Below are records with pictures in them. Transcribe everything from the line containing "Nupital Nuance Updo with Fringe" down to the line containing "Executive 10 bedrooms", exactly, and leave the pictures behind.

Information:
▼

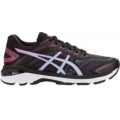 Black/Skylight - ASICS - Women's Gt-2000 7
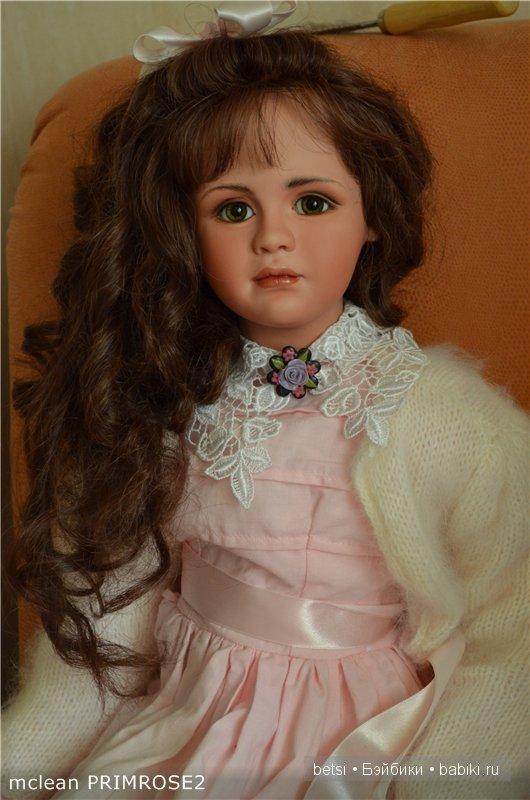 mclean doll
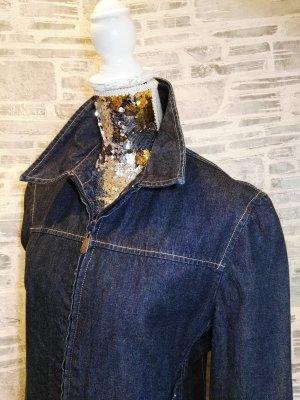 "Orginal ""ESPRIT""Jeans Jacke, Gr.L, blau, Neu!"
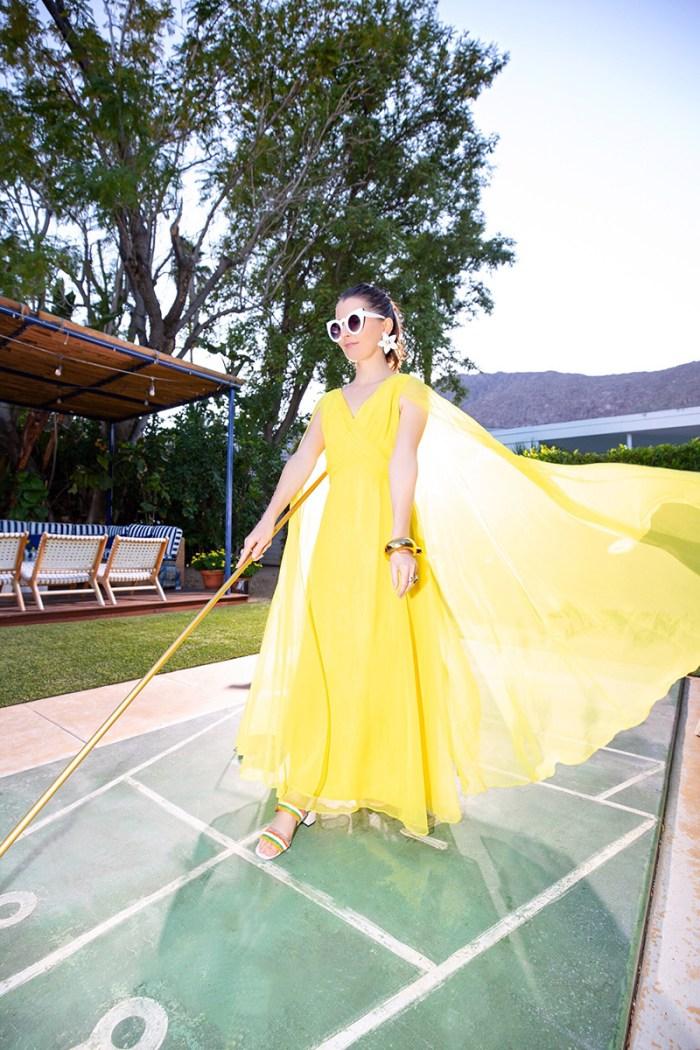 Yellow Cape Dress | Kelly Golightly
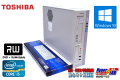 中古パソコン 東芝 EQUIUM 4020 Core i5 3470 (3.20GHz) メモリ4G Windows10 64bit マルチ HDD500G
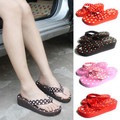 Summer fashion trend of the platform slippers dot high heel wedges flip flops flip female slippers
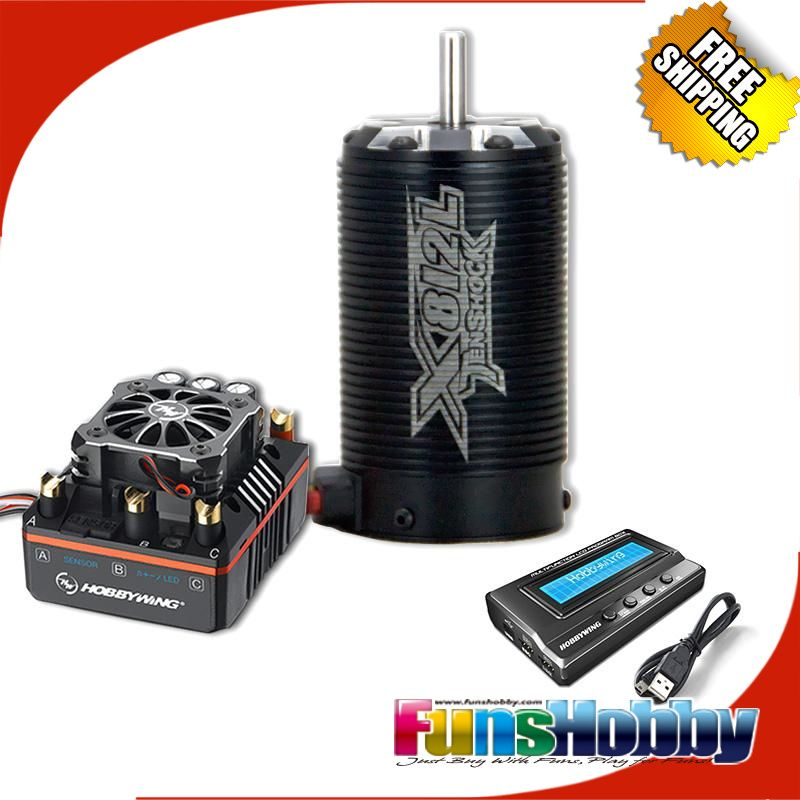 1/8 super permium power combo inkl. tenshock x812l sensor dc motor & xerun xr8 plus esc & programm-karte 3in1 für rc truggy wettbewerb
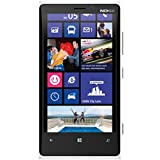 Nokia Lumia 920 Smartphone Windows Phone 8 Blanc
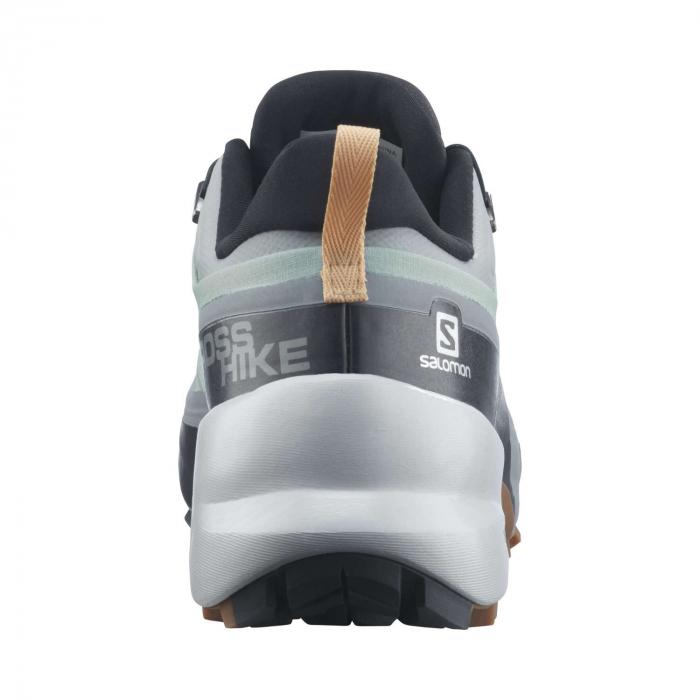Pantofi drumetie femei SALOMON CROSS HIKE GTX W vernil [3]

▲
▼

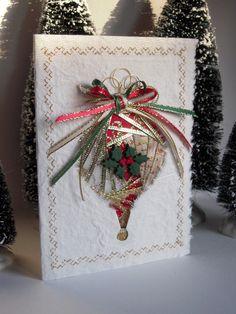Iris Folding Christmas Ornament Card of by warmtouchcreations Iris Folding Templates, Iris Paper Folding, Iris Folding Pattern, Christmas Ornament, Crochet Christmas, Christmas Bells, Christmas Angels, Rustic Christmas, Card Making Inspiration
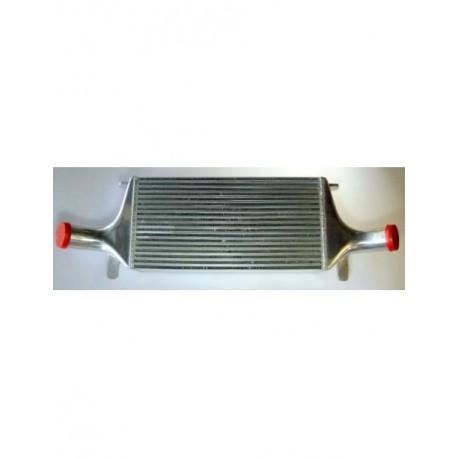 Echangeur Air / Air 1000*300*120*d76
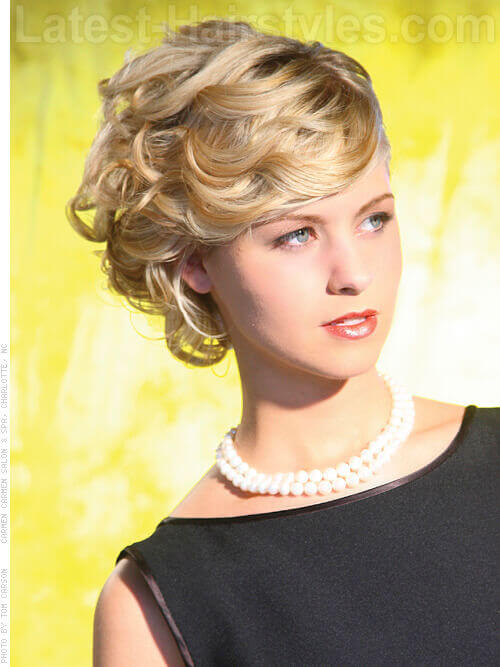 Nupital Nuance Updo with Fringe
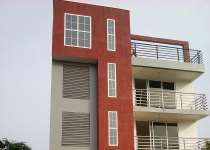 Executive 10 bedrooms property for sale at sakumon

▲

Response to this task:
 Nupital Nuance Updo with Fringe
 Executive 10 bedrooms property for sale at sakumon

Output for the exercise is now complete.